> [Короткое задание 1]:
Продублируйте без изменений строки из записей ниже, начиная со строки, где есть «around any soccers», и заканчивая последней строкой записей включительно.
> [Короткое задание 2]:
Подхватите приведенный ниже текст о том, как Федотов ищет способы заработать, и продолжите его с того места, где он останавливается.

> [Текст]:
* * * * * * * * *
Рассчитывать можно было только на себя самого.
Он раскинул свои возможности. Можно было продать картины. Две тысячи, которые Прянишников предлагал за «Сватовство майора», — деньги неплохие. Можно было написать копии с этих же картин и тоже продать, пусть немного дешевле. Можно было что-то сделать для печати — нет, не иллюстрации в альманахи, там не наживешься, а что-то отдельное. Поразмыслив, Федотов решил пытать счастья всюду разом — где получится; а получится везде — и того лучше. Только с продажей «Сватовства майора» помедлил, все не мог расстаться.
* * * * * * * * *
> [Записанные данные]:
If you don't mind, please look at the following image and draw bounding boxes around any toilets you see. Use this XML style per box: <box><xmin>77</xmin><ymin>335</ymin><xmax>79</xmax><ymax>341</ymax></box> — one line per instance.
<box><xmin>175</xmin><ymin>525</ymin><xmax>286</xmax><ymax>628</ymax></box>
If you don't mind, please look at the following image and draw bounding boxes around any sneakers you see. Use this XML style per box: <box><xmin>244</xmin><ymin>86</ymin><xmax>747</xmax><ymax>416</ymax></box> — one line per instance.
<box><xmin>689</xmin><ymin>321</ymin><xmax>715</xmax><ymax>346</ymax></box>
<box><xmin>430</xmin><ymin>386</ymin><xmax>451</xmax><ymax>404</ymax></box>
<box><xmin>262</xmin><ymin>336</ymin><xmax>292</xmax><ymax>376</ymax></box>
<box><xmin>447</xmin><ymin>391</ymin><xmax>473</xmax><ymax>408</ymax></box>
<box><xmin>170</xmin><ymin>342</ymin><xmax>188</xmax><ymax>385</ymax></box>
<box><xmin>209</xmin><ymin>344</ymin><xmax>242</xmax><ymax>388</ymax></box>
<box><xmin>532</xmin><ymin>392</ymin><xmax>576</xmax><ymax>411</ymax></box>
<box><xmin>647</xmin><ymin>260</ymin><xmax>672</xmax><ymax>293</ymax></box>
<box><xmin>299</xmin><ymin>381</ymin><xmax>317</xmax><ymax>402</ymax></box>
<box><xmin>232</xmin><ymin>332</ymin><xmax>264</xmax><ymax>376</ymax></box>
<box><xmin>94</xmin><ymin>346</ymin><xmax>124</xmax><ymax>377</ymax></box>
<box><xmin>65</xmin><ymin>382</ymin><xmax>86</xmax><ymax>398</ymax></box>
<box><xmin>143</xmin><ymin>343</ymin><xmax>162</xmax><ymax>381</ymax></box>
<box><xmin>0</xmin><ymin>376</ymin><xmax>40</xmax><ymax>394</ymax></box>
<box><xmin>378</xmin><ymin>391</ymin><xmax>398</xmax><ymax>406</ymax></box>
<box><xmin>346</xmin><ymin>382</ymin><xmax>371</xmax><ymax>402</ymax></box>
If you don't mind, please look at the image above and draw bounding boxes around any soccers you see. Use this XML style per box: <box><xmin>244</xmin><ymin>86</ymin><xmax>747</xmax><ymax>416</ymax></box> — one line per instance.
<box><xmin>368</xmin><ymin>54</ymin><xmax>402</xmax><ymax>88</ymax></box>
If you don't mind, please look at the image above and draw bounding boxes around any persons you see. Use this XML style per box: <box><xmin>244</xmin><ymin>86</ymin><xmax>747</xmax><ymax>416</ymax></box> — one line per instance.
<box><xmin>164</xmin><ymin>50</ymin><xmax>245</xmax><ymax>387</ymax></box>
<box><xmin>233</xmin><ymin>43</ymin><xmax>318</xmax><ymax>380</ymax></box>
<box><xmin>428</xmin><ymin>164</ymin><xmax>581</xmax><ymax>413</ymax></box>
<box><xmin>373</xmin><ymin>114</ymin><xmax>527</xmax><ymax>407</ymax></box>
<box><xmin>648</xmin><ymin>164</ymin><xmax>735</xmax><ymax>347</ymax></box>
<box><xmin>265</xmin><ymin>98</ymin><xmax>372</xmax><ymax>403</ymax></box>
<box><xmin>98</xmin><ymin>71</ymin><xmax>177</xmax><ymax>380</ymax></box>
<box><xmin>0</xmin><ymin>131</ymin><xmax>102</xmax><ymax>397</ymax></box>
* * * * * * * * *
> [Ожидаемый результат 1]:
If you don't mind, please look at the image above and draw bounding boxes around any soccers you see. Use this XML style per box: <box><xmin>244</xmin><ymin>86</ymin><xmax>747</xmax><ymax>416</ymax></box> — one line per instance.
<box><xmin>368</xmin><ymin>54</ymin><xmax>402</xmax><ymax>88</ymax></box>
If you don't mind, please look at the image above and draw bounding boxes around any persons you see. Use this XML style per box: <box><xmin>244</xmin><ymin>86</ymin><xmax>747</xmax><ymax>416</ymax></box> — one line per instance.
<box><xmin>164</xmin><ymin>50</ymin><xmax>245</xmax><ymax>387</ymax></box>
<box><xmin>233</xmin><ymin>43</ymin><xmax>318</xmax><ymax>380</ymax></box>
<box><xmin>428</xmin><ymin>164</ymin><xmax>581</xmax><ymax>413</ymax></box>
<box><xmin>373</xmin><ymin>114</ymin><xmax>527</xmax><ymax>407</ymax></box>
<box><xmin>648</xmin><ymin>164</ymin><xmax>735</xmax><ymax>347</ymax></box>
<box><xmin>265</xmin><ymin>98</ymin><xmax>372</xmax><ymax>403</ymax></box>
<box><xmin>98</xmin><ymin>71</ymin><xmax>177</xmax><ymax>380</ymax></box>
<box><xmin>0</xmin><ymin>131</ymin><xmax>102</xmax><ymax>397</ymax></box>

> [Ожидаемый результат 2]:
К «Вечернему пустозвону» возвращаться уже не было смысла: и Бернардский попритих, вернувшись из крепости, и время не благоприятствовало подобным начинаниям. Разве что затеять нечто сходное, но поскромнее, скажем, выпустить те же «сцены», только в одном альбомчике, и литографированными, а не гравированными. Федотов советовался со знающим человеком, приятелем Александром Козловым, художником-литографом. Обсуждали непростой вопрос: воспроизводить ли рисунки такими, какие они есть, непринужденно и вольно набросанными, или дополнять их растушевкой формы и пририсовывать «обстановку» там, где ее нет или она намечена слегка? Сошлись на том, что надо все-таки дорисовывать. Только Козлов считал, что это лучше делать самому автору, а Федотов, находя дорисовку уже сделанного занятием скучным и долгим, предпочитал позвать постороннего, какого-нибудь крепкого «академического рисовальщика — для “приведения” композиций в грамматику». (Бедняга! Он уж и академиком стал, а всё почитал себя дилетантом, недостаточно подготовленным в рисунке; впрочем, не без оснований, потому что и его великолепное мастерство способно было иной раз давать сбои.)